His Honour held that the proceeding was properly commenced as a class action and that “as a matter of principle” there was no reason that international passengers could not be involved. He expressed the view that granting the Respondents’ application would ignore the reality of the fact that brochures advertising Scenic Cruises had been provided to customers in Australia, Canada and the UK. That passengers had arrived from various places, was irrelevant to whether or not they had received the “Scenic experience” promised by those brochures. His Honour noted that whether or not the Australian Consumer Law would apply to international passengers was a substantive question of law that would be considered in the proceeding.
Multiplicity
In two separate judgments in August 2024, Victorian Supreme Court Justice Delaney and Federal Court Justice O’Bryan, agreed that carriage of the IC Markets Class Action was to be awarded to Echo Law and Piper Alderman’s consolidated proceeding filed in the Federal Court, over Banton Group’s proceeding filed in the Victorian Supreme Court. Their Honours’ reasoning included that the consolidated proceeding was better prepared and had more secure funding, but more notably, that Banton Group appeared to have “plagiarised” the consolidated proceeding’s pleading.

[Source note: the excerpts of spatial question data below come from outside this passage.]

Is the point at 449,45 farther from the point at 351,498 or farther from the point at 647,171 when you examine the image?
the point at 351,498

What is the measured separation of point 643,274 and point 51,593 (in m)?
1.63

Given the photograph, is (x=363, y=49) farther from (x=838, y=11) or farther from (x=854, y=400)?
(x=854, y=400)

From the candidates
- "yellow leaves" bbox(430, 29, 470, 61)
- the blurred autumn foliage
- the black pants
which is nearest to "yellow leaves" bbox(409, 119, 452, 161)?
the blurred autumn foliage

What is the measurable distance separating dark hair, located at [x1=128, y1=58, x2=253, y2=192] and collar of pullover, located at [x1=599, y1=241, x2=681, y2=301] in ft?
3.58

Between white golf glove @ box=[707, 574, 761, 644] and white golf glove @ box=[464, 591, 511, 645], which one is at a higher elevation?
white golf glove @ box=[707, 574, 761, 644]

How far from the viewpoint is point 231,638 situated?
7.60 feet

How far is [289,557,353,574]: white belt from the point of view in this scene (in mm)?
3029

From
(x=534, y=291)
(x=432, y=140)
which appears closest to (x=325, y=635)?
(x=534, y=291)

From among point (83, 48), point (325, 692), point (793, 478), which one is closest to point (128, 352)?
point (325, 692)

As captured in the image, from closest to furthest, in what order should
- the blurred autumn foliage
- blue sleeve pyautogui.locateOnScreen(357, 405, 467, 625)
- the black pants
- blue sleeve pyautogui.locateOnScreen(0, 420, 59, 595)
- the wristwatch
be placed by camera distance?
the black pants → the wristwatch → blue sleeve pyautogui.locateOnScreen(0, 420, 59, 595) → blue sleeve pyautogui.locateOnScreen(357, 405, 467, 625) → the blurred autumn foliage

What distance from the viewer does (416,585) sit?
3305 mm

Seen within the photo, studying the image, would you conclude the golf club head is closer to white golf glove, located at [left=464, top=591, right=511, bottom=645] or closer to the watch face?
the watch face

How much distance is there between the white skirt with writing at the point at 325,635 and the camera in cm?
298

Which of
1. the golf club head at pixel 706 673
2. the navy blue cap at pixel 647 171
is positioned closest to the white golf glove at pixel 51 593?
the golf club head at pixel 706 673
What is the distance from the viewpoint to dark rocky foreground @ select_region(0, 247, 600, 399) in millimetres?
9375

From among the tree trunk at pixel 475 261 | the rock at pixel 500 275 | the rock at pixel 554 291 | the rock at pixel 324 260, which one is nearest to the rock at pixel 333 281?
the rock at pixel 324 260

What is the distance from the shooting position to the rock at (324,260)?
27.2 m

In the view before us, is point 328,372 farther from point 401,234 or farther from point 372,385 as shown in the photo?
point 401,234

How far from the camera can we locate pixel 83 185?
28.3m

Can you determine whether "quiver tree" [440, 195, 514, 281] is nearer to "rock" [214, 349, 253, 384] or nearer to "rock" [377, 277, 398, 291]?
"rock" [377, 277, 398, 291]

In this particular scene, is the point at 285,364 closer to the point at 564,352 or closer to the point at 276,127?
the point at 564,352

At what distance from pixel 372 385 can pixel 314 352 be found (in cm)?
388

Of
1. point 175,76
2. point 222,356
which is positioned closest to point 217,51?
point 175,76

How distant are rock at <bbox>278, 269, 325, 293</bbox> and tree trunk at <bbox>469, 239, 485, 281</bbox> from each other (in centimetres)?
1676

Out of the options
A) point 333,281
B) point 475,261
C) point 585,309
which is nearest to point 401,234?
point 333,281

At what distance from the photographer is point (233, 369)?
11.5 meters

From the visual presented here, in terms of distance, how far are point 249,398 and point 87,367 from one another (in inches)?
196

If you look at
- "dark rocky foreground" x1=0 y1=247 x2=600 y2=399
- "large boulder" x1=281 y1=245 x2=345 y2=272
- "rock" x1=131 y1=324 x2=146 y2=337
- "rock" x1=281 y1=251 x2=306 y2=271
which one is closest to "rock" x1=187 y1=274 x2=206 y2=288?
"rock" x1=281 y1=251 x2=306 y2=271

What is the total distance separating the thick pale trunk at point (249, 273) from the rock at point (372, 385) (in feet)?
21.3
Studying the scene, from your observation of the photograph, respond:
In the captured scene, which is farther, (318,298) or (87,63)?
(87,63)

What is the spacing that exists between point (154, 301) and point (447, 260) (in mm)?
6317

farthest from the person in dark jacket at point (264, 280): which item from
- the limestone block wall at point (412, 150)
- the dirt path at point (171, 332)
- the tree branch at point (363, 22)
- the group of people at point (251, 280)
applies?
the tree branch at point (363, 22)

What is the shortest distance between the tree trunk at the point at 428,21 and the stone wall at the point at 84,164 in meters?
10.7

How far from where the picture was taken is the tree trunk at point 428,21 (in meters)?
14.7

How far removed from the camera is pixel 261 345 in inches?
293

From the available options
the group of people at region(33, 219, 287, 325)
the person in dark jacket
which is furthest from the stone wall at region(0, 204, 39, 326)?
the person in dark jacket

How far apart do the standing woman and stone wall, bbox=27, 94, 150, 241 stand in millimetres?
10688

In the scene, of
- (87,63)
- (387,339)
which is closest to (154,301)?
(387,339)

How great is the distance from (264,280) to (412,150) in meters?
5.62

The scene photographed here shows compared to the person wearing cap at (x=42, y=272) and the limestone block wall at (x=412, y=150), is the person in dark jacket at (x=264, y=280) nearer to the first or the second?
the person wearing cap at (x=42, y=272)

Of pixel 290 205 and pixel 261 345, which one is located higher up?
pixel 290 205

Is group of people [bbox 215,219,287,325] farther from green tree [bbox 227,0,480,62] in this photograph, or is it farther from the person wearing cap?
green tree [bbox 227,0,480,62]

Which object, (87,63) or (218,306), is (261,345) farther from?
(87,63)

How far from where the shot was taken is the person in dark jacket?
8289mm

Both Judges considered the significant amount of work that had gone into preparation of the pleading in the consolidated proceeding as a key factor in deciding to award carriage to Echo Law and Piper Alderman, noting the practitioners who had “plagiarised” the pleading would not be as prepared to progress the claim as those who had undertaken the work involved in drafting it.
Calderbank offers in class actions
In the Ruby Princess Class Action, Federal Court Justice Stewart found that a previous decision of Justice Wilcox in McMullin v ICI Australia was “clearly wrong”, to the extent that it held Calderbank offers cannot operate in class actions as they do in ordinary litigation, if they are made to settle the claims of all group members in a global amount. His Honour noted the reasoning in McMullin was difficult to understand and that Justice Wilcox may not have been intending to establish any principle about the use of Calderbank offers in representative proceedings.
In any case, His Honour considered Calderbank offers in class actions to be useful tools for encouraging settlement. He stated that settlements of class actions are “almost invariably” based on global amounts and that to deny respondents the ability to put applicants at risk on costs by making reasonable Calderbank offers would be contrary to encouraging settlements. He held that there could be adverse costs consequences for the Applicants in the Ruby Princess class action if the damages they ultimately received were less than a $15 million settlement offer from the Respondents, that the Applicants had rejected.